## written by : Yoel Ross
## email: yoel.ross@gmail.com

## useful numpy functions:
 * where
 * take
 * argmin
 * logical_*
 * transpose
 * vstack, hstack, dstack
 * np.newaxis
 
## working examples:
 * mapping mapping pixel values, three possible implementations
 * iou calculation, three possible methods

In [1]:
%matplotlib widget
from matplotlib import pyplot as plt
import numpy as np
import time
from tqdm import tqdm
import cv2
from ipywidgets import interact, IntSlider
import os

## functions to know

In [None]:
# return all indices of values that match a value
x = np.eye(3)
np.where(x == 1)

In [None]:
# construct a new array from an existing one using indices
x = np.eye(5)
np.take(x, [0, 1], axis=0) # take rows
np.take(x, [0, 1], axis=1) # take columns

In [None]:
# get the index of the minimum value
x = np.linspace(0, np.pi)
print(x[np.argmin(x)], x[np.argmax(x)])

In [None]:
# can be applied across an axis as well!
x = np.eye(5)
print(np.argmax(x, axis=0))

## List vs. Vector operations
Applying a linear function y = ax + b to a one dimensional array or list:

In [2]:
list_size = 100000
py_list = [i for i in range(list_size)]
np_vect = np.array(py_list)

In [3]:
def apply_linear_func_py(py_list, a, b):
    return [a*i+b for i in py_list]

def apply_linear_func_np(vec, a ,b):
    return a*vec + b

In [4]:
%timeit apply_linear_func_py(py_list, 4, 6)

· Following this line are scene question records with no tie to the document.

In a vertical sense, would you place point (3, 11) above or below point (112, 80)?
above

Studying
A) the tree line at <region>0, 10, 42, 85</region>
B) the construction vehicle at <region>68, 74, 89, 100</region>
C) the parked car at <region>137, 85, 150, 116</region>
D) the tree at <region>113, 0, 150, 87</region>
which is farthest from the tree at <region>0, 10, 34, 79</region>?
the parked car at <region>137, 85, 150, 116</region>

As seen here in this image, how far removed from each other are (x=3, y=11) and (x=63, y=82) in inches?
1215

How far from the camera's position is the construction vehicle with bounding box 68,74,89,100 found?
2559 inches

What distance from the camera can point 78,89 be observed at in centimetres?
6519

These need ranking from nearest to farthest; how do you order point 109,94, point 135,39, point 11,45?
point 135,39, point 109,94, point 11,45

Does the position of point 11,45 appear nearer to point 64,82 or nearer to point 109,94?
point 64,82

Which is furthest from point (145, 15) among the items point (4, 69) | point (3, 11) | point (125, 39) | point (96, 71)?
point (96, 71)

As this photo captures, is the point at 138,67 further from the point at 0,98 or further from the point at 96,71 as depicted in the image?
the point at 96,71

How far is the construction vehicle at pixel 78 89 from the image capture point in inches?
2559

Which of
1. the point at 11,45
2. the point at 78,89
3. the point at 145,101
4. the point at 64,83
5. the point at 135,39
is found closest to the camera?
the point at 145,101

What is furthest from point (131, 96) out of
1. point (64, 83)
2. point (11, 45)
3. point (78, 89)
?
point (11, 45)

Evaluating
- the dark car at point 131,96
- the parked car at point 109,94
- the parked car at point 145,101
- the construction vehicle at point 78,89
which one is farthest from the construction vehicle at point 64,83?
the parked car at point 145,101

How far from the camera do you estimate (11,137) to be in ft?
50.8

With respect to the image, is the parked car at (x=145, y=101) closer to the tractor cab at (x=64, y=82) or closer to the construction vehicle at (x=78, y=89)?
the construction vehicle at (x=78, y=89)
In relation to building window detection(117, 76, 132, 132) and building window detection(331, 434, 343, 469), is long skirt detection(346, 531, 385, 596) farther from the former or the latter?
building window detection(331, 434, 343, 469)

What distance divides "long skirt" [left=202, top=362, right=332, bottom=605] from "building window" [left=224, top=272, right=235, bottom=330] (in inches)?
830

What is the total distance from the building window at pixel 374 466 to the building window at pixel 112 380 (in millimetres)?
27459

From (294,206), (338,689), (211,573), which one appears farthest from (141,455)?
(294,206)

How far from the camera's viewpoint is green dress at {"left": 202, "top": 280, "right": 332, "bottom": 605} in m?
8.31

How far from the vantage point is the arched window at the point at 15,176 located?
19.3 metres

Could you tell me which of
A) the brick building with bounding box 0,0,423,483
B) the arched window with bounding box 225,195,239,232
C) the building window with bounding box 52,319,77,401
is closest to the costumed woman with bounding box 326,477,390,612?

17.8 ms ± 6.14 ms per loop (mean ± std. dev. of 7 runs, 100 loops each)


In [5]:
%timeit apply_linear_func_np(np_vect, 4, 6)

206 µs ± 24.4 µs per loop (mean ± std. dev. of 7 runs, 1000 loops each)


How does this varry as the list gets larger:

In [6]:
python_list_time = []
numpy_vect_time = []
convrsion_time = []
for size in tqdm(range(100, 100000, 1000)):
    # create the list and vector
    py_list = [i for i in range(size)]
    np_vect = np.array(py_list)
    
    # apply function to python list
    t0 = time.time()
    apply_linear_func_py(py_list, 4, 6)
    t1 = time.time()
    python_list_time.append(t1-t0)
    
    # apply function to numpy vector
    t0 = time.time()
    apply_linear_func_np(np_vect, 4, 6)
    t1 = time.time()
    numpy_vect_time.append(t1-t0)
    
    # time conversion from list to ndarray
    t0 = time.time()
    temp_array = np.array(py_list)
    t1 = time.time()
    convrsion_time.append(t1-t0)
    

100%|██████████| 100/100 [00:05<00:00,  9.03it/s]


In [7]:
plt.figure(1)
plt.plot(python_list_time, c='b', label="python list")
plt.plot(numpy_vect_time, c='r', label="numpy array")
plt.legend()
plt.xlabel("list/vector size")
plt.ylabel("time, ms")

Canvas(toolbar=Toolbar(toolitems=[('Home', 'Reset original view', 'home', 'home'), ('Back', 'Back to previous …

Text(0, 0.5, 'time, ms')

How about elementwise binary operations?

In [None]:
# setup some lists
l1 = list(range(1000))
l2 = list(range(1000))
%timeit [a+b for (a,b) in zip(l1, l2)]

In [None]:
a1 = np.array(l1)
a2 = np.array(l2)
%timeit a1+a2

## Converting lists to arrays
Converting python data structures to numpy is rather costly. Converting back and forth should be avoided. If you are doing some heavy lifting, try and use numpy arrays only.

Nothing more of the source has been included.